We found a correlation between COPD severity and OSA. Compared with patients with COPD alone, patients with COPD plus OSA had higher FEV1, FEV1% of predicted value, and FEV1/FVC, and a lower proportion of severe COPD [26,27,28, 39]. The incidence of OSA increased with increasing airflow restriction in COPD patients with AHI < 5 events per hour, and decreased with increasing airflow restriction in COPD patients with AHI > 30 events per hour. Compared with patients with mild and moderate airflow restriction, the proportion of AHI < 5 events per hour was higher and the proportion of AHI > 30 events per hour was lower in patients with severe airflow restriction. FEV1% accounting for the predicted value < 50% was assigned a value of 1 as an independent variable in univariate logistic regression analysis, and the results showed that patients with severe COPD had a lower risk of OSA than those with mild and moderate COPD, after adjusting for age, smoking, CCI, and FEV1. A previous study confirmed that hyperinflation had a potential protective effect against OSA in patients with COPD [42, 48]. Lung hyperinflation could prevent the occurrence of OSA by increasing the caudal stretch of the trachea and reducing the critical closing pressure of the upper airway during sleep [13, 49]. Krachman et al. [14]. used quantitative chest computed tomography to evaluate the percentage of emphysema and the degree of gas entrapment in patients with COPD coexisting OSA, and showed that the percentage of emphysema and the degree of gas entrapment were significantly negatively correlated with AHI, indicating the importance of lung volume in maintaining the opening of the upper respiratory tract.
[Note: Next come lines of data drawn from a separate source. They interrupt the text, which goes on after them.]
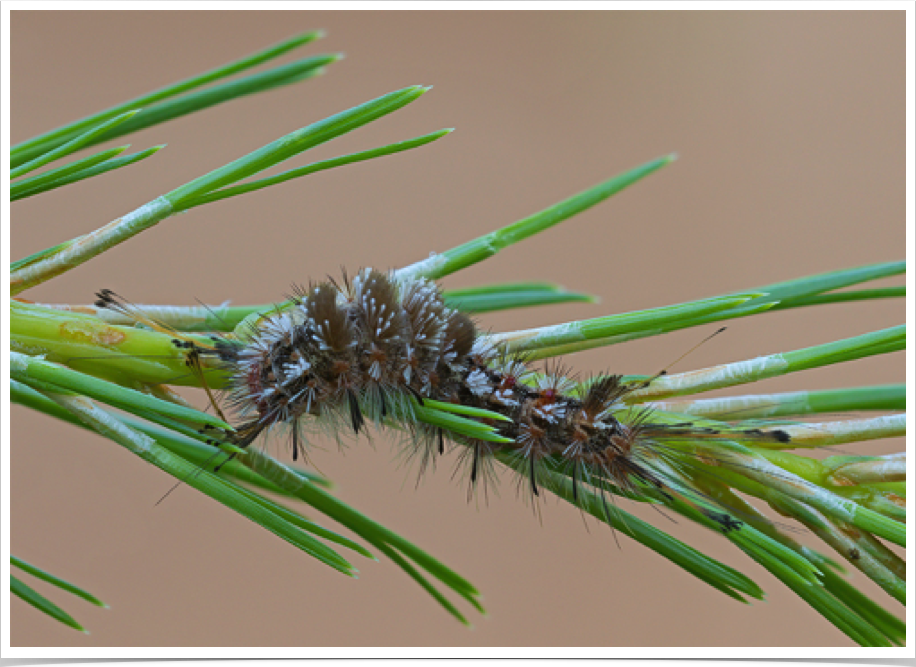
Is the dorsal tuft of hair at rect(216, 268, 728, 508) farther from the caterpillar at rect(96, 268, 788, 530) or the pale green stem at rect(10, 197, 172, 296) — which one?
the pale green stem at rect(10, 197, 172, 296)

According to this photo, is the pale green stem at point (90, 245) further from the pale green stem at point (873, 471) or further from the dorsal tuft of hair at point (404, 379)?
the pale green stem at point (873, 471)

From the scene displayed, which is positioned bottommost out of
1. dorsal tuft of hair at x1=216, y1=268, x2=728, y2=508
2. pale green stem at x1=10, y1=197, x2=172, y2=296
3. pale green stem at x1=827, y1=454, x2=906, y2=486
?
pale green stem at x1=10, y1=197, x2=172, y2=296

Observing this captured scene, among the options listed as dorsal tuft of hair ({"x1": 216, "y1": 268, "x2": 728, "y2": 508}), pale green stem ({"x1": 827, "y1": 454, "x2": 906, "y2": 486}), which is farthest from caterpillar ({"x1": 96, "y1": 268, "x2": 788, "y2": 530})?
pale green stem ({"x1": 827, "y1": 454, "x2": 906, "y2": 486})

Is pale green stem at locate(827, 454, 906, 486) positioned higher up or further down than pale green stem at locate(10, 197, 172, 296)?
higher up

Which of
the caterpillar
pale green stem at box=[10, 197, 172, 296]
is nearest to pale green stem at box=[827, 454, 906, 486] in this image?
the caterpillar

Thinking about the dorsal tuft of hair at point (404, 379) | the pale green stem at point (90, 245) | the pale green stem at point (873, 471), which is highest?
the pale green stem at point (873, 471)

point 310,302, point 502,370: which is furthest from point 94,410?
point 502,370

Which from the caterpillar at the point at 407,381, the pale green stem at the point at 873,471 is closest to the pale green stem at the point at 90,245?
the caterpillar at the point at 407,381

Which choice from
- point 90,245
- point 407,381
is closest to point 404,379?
point 407,381
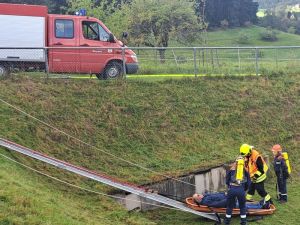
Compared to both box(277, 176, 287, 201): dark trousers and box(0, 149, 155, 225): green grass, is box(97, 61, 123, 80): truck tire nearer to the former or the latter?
box(0, 149, 155, 225): green grass

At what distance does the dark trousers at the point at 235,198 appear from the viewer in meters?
10.7

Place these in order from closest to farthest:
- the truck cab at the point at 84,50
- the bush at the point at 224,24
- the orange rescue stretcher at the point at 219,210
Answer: the orange rescue stretcher at the point at 219,210, the truck cab at the point at 84,50, the bush at the point at 224,24

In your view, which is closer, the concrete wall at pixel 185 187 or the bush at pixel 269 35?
the concrete wall at pixel 185 187

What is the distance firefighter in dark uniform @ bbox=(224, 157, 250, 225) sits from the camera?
10656 millimetres

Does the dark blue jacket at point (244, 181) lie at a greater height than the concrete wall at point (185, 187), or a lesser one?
greater

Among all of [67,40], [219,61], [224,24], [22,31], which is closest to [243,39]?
[224,24]

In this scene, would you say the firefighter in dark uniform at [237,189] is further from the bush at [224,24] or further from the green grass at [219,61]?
the bush at [224,24]

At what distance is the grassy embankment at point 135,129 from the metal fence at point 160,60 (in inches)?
38.8

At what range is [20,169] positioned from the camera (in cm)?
1052

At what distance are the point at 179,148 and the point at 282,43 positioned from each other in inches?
2889

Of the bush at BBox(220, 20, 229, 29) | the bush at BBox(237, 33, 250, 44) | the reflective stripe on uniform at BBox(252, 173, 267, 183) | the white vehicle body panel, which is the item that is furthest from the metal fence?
the bush at BBox(220, 20, 229, 29)

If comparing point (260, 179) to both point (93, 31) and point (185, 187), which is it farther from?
point (93, 31)

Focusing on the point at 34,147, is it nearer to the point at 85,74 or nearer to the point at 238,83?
the point at 85,74

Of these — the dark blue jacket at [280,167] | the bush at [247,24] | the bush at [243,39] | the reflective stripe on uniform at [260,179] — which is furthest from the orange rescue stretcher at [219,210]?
the bush at [247,24]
Overinflation thus had a protective effect against OSA, and might be a mechanism reducing the risk of OSA in patients with severe COPD.

It was previously shown that COPD patients with overlapping OSA had some independent risk factors; however, the risk of OSA was lower in patients with severe COPD had not been studied. Our study shows that OSA is common in patients with COPD in pulmonary outpatient clinics. In addition, the strengths of this study included the use of a community-based multistage sampling design, large sample size, and random cluster sampling. In addition, all diagnoses of OSA in COPD patients were established by overnight polysomnography which is the gold standard for diagnosing OSA. However, the study also had several limitations. It was a cross-sectional study, and it was therefore not possible to infer any causal relationships. Furthermore, the sample of subjects was not representative of China as a whole. The classifications of OSA, COPD, and overlap syndrome were based on self-reported interview (questionnaire) data, and were therefore subject to recall problems, misunderstanding of the question, and a variety of other factors. In addition, certain medications used to treat COPD, such as theophylline, may also have beneficial effects on OSA [50].
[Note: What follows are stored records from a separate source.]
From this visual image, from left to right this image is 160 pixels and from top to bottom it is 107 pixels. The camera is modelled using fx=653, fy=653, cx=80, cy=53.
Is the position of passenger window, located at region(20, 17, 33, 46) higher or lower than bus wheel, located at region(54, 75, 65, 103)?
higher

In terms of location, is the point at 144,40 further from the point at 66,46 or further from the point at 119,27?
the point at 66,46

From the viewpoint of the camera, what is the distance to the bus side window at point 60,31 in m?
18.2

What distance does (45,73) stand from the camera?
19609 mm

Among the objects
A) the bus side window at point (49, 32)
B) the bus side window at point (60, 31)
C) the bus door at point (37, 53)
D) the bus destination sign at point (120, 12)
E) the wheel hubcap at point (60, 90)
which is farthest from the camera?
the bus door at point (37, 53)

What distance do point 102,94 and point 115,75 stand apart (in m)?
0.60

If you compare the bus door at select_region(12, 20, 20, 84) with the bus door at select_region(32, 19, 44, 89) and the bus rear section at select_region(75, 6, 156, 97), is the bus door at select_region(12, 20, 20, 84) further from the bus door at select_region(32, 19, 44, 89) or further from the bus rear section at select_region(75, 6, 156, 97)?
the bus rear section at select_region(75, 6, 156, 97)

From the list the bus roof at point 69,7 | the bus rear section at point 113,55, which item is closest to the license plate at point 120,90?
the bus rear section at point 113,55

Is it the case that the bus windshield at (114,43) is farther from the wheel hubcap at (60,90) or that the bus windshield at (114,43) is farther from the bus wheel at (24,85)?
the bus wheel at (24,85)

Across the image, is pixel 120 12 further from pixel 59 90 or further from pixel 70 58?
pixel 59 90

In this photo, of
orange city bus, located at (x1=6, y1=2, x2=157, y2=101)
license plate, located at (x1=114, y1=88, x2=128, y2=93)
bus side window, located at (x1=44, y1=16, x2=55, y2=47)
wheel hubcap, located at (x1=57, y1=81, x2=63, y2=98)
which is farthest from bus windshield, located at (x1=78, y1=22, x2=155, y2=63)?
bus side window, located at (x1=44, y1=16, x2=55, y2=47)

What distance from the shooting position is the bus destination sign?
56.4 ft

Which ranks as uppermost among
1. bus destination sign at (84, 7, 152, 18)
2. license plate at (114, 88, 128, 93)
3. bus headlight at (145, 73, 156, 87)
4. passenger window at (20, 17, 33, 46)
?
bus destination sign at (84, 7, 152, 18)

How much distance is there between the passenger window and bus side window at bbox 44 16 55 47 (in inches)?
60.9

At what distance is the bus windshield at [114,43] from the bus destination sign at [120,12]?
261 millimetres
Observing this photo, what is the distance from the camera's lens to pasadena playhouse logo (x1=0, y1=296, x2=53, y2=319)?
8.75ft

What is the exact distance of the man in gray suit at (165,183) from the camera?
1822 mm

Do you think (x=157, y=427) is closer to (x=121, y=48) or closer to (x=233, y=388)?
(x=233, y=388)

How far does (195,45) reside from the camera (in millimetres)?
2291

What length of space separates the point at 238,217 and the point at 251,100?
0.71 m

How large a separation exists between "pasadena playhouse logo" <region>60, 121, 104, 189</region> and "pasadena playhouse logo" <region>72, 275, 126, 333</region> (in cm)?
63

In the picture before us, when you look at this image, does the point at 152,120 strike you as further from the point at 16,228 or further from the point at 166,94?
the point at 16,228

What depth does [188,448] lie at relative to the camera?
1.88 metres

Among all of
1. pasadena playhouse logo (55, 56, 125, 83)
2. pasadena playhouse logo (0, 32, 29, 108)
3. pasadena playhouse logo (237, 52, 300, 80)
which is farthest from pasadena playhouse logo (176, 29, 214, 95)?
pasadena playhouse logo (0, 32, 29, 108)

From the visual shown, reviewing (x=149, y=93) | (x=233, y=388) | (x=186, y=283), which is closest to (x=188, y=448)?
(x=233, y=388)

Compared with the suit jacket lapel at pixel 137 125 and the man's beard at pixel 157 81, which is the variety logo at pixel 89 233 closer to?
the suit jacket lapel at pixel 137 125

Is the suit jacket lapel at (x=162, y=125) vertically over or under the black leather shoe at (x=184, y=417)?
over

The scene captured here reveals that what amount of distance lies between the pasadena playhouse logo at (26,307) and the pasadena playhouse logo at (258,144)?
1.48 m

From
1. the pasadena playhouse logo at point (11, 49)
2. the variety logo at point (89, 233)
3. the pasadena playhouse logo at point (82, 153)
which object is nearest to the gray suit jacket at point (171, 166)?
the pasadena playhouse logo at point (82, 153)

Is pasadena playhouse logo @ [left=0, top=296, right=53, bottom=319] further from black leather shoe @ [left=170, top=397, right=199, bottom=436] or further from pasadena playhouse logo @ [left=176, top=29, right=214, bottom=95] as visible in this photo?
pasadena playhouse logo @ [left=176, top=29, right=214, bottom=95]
In conclusion, the results of this study showed that COPD patients with overlapping OSA had a poorer quality of life, more daytime sleepiness, and more hypertension than COPD patients without OSA. BMI and CAT and ESS scores were independent risk factors for COPD complicated with OSA. However, the risk of OSA was lower in patients with severe COPD. Our study suggests that OSA is common in patients with COPD in pulmonary outpatient clinics, and pulmonologists should thus consider screening for OSA symptoms in these patients.